# Problem with Vokera Mynute 24m Boiler



## icun (3 Sep 2009)

Hi,

I moved into a new apartment a few weeks ago and the landlord is out of the country while I'm having some issues with the gas heating. There is no heat whatsoever from the rads no matter what we set the electronic control to. The boiler constantly has a red light on and if you switch it to off/reset then back on, the light starts flashing green, it makes some noises as if it's starting up and you hear water trickling....then it goes off 5 minutes later. There are 4 valves underneath the boiler, a small yellow one, a ;arge yellow one (looks like the 1 for the gas) and 2 small black ones above to plastic pipes. The rest are all over metal pipes. Any ideas? I think it might just be a setting or something. The pressure guage is reading 0 from what I can see.

Thanks in advance!


----------



## DGOBS (4 Sep 2009)

Ok, the boiler is going out on reset.(the red light)

Firstly, the system pressure should be 1-1.5 bar when cold, so locate the filing loop (usually in the hotpress) and top up the system until correct, you may need to vent the rads too and top up again.

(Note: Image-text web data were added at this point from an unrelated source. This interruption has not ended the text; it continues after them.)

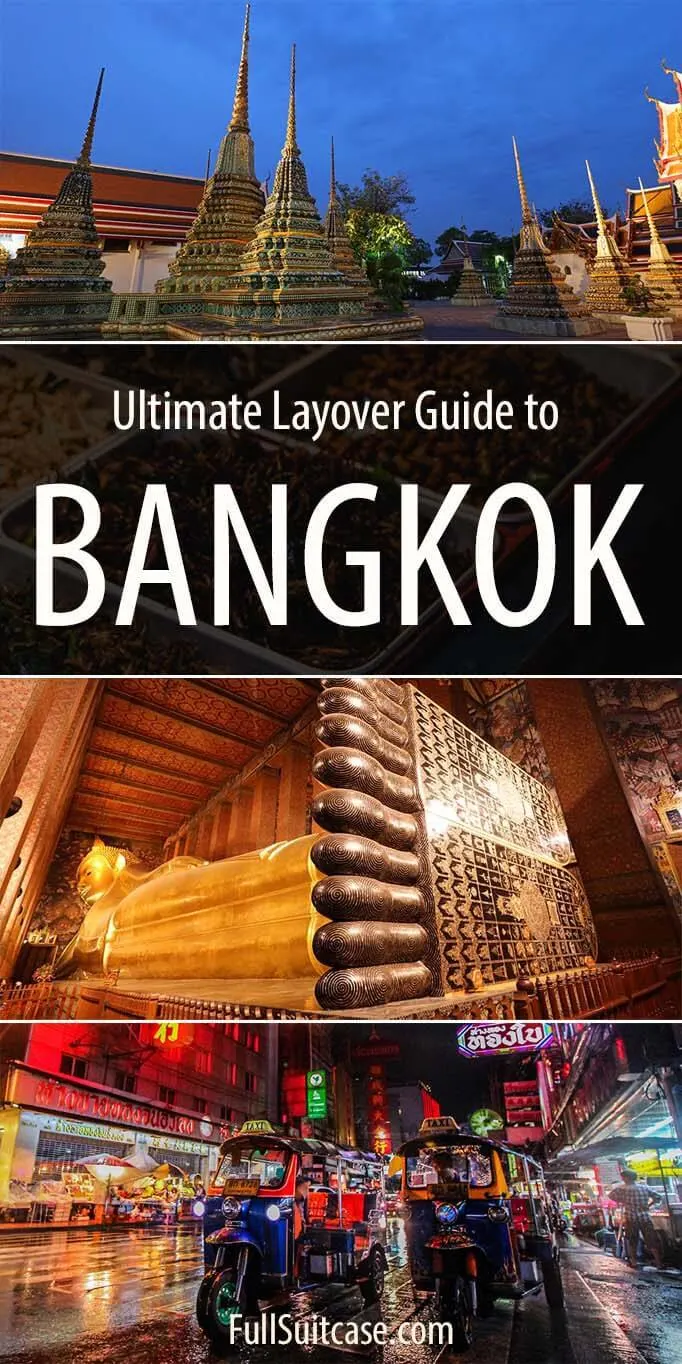 One day in Bangkok. How to see the main highlights of the city on a 12 hour layover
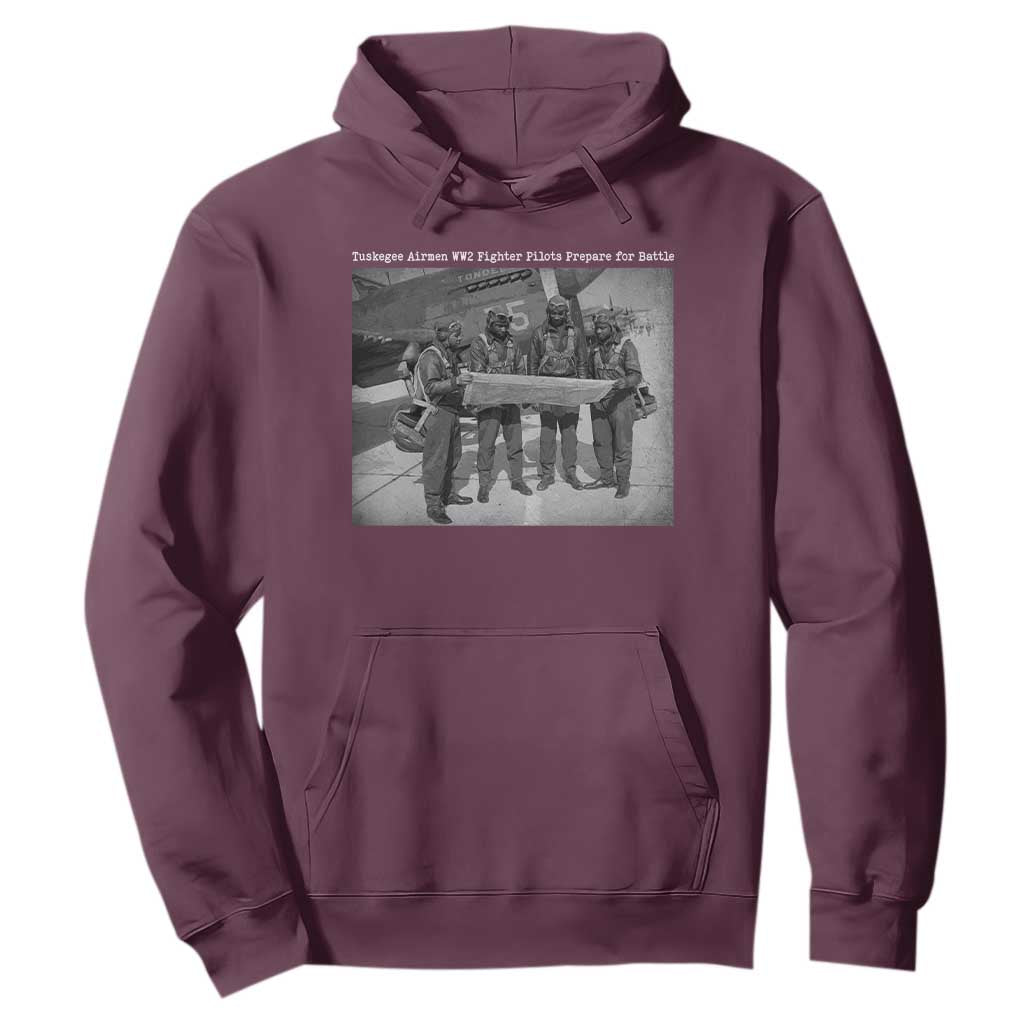 Tuskegee Airmen Hoodie African American Heroes Preparing for Battle WW2 TS10 Maroon Print Your Wear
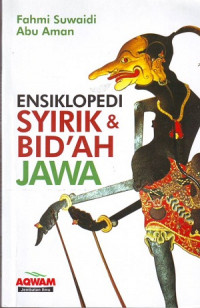 Image of Ensiklopedi syirik dan bid'ah jawa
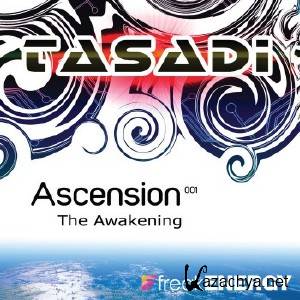 Ascension 001: The Awakening (Mixed By Tasadi) (2011)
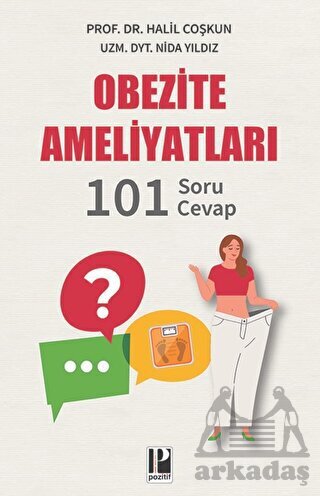 Obezite Ameliyatları - 101 Soru - Cevap - Pozitif Yayınları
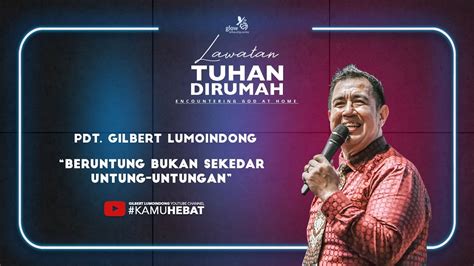 Pdt Gilbert Lumoindong Ibadah Raya Minggu Januari Youtube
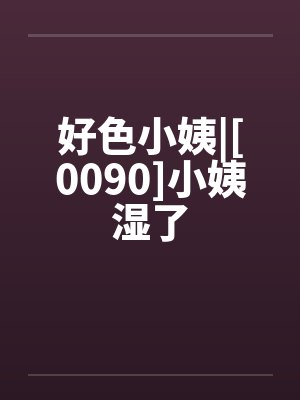 好色小姨|[0090]小姨湿了by佚名封面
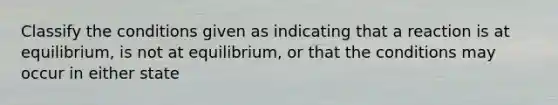 Classify the conditions given as indicating that a reaction is at equilibrium, is not at equilibrium, or that the conditions may occur in either state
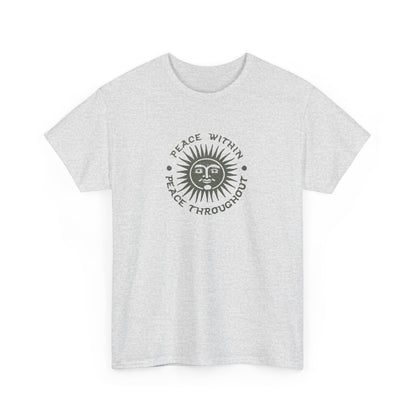 Peace Within, Peace Throughout, Positive Vibes T-Shirt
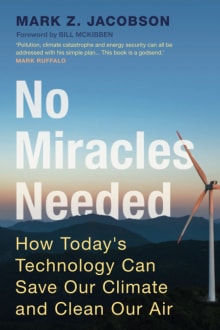 Book cover of No Miracles Needed: How Today's Technology Can Save Our Climate and Clean Our Air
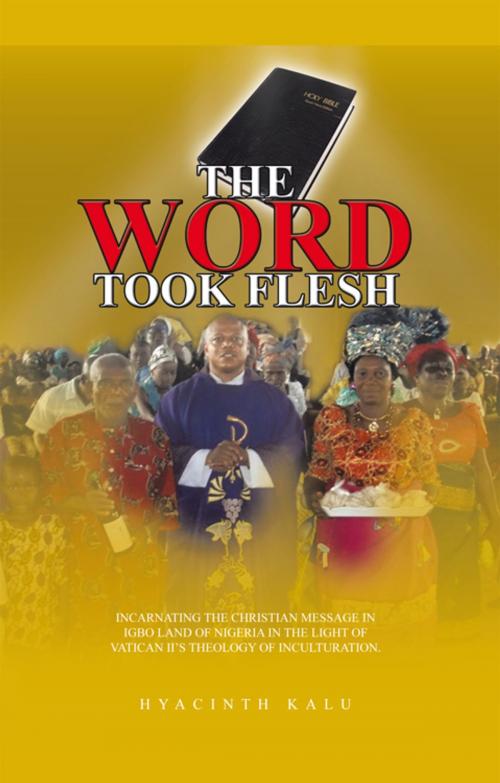 Cover of the book The Word Took Flesh by Hyacinth Kalu, iUniverse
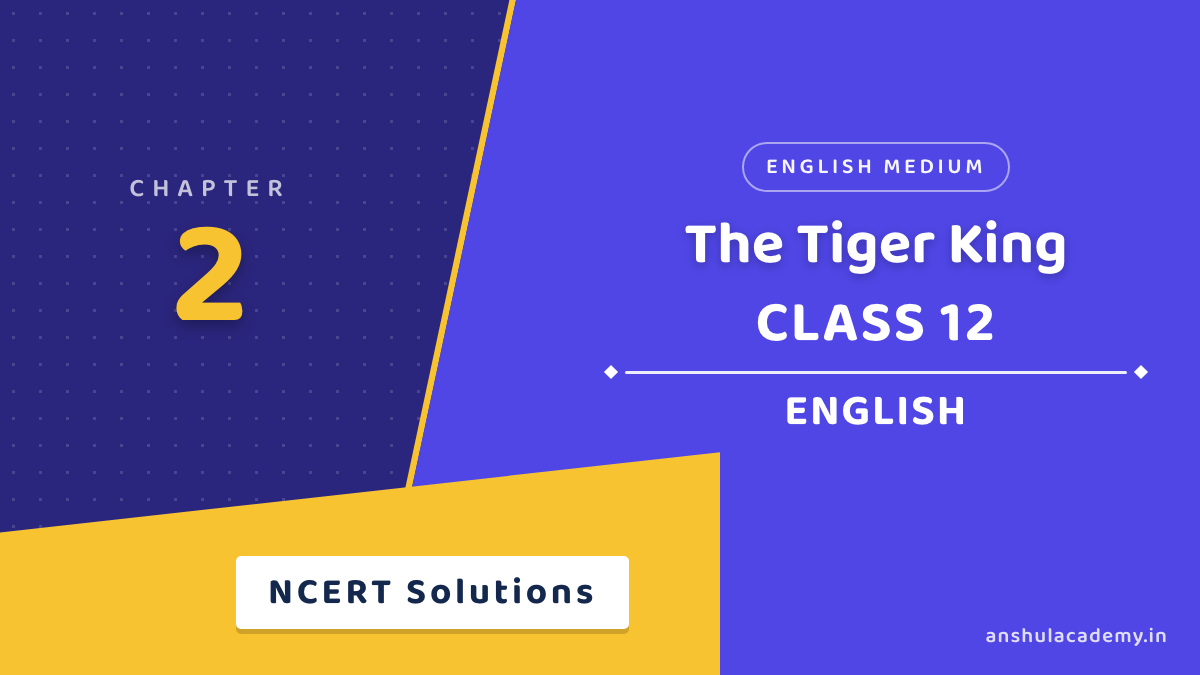Class 12 English Book 2 Chapter 2 The Tiger King NCERT Solutions in English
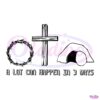 A Lot Can Happen In 3 Days Quote Faith Based Resurrection SVG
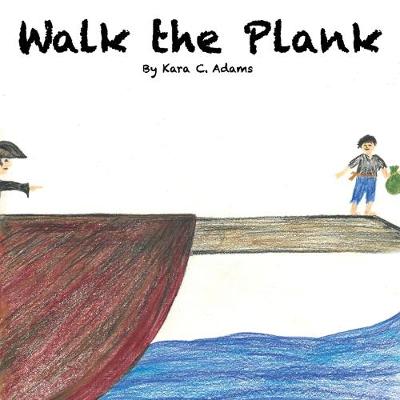 Book cover for Walk The Plank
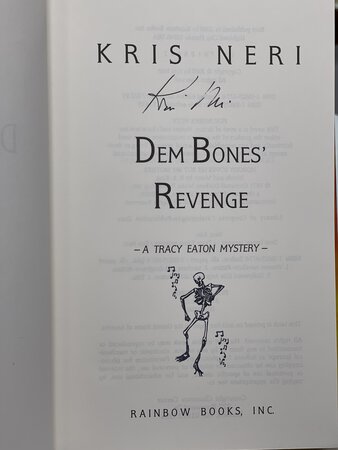 DEM BONES' REVENGE: A Tracy Eaton Mystery. by Neri, Kris.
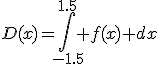 D(x)=\int_{-1.5}^{1.5} f(x) dx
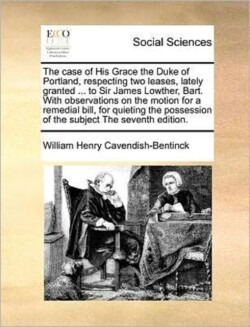 case of His Grace the Duke of Portland, respecting two leases, lately granted ... to Sir James Lowther, Bart. With observations on the motion for a remedial bill, for quieting the possession of the subject The seventh edition.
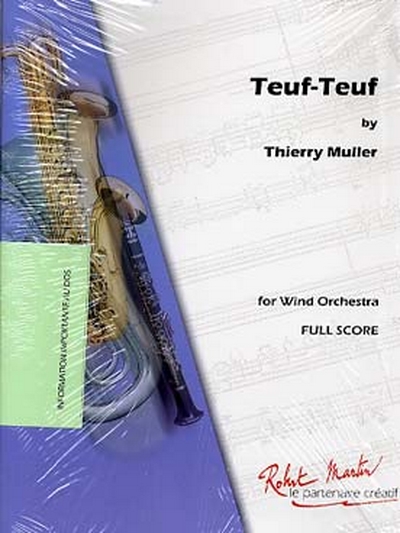 Teuf Teuf Avec Tp Solo (MULLER THIERRY)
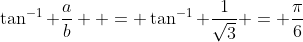 \tan^{-1} \frac{a}{b}  = \tan^{-1} \frac{1}{\sqrt{3}} = \frac{\pi}{6}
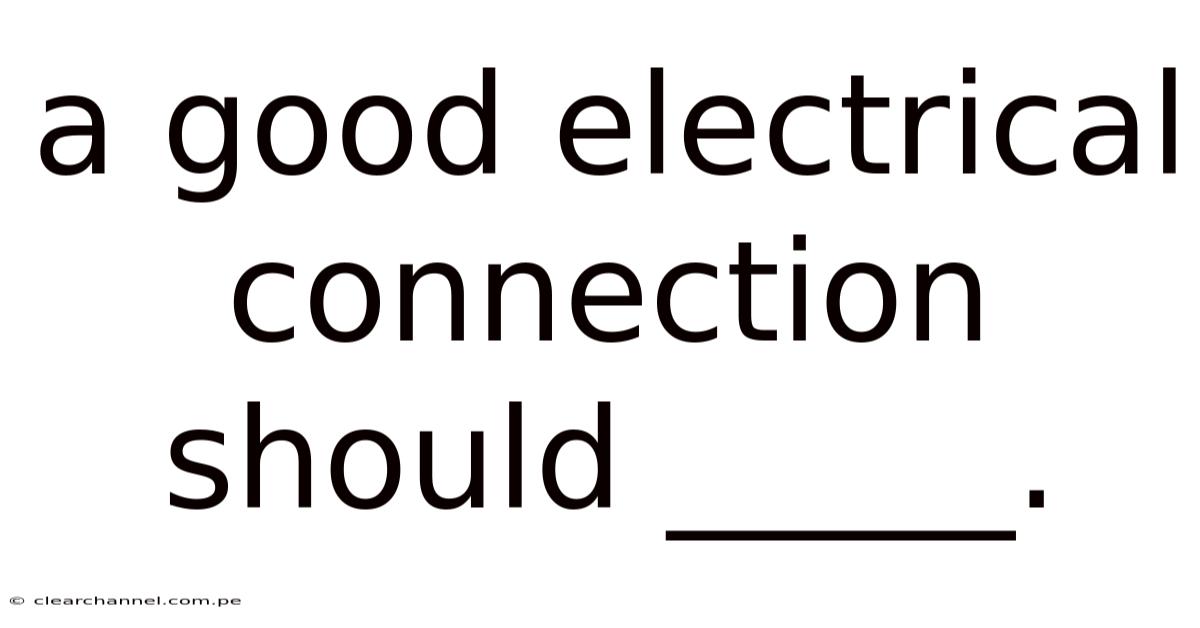A Good Electrical Connection Should _____.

If the pressure is below minimum the boiler wont fire, if it doenst work 
after that you will have to get a serviceman out as there is really nothing 
more you can do to fix it.


----------



## icun (4 Sep 2009)

Thanks for the reply. What would the filling loop look like because there's a few things in the hot press and how would I go about venting the rads? I've never had to do anything like this before at all.

Thanks.


----------



## icun (4 Sep 2009)

Think I found the filling loop. I adjusted it and the pressure went up and it seems to be working now. Just waiting a while to see if the rads heat up.

Thanks for the help.


----------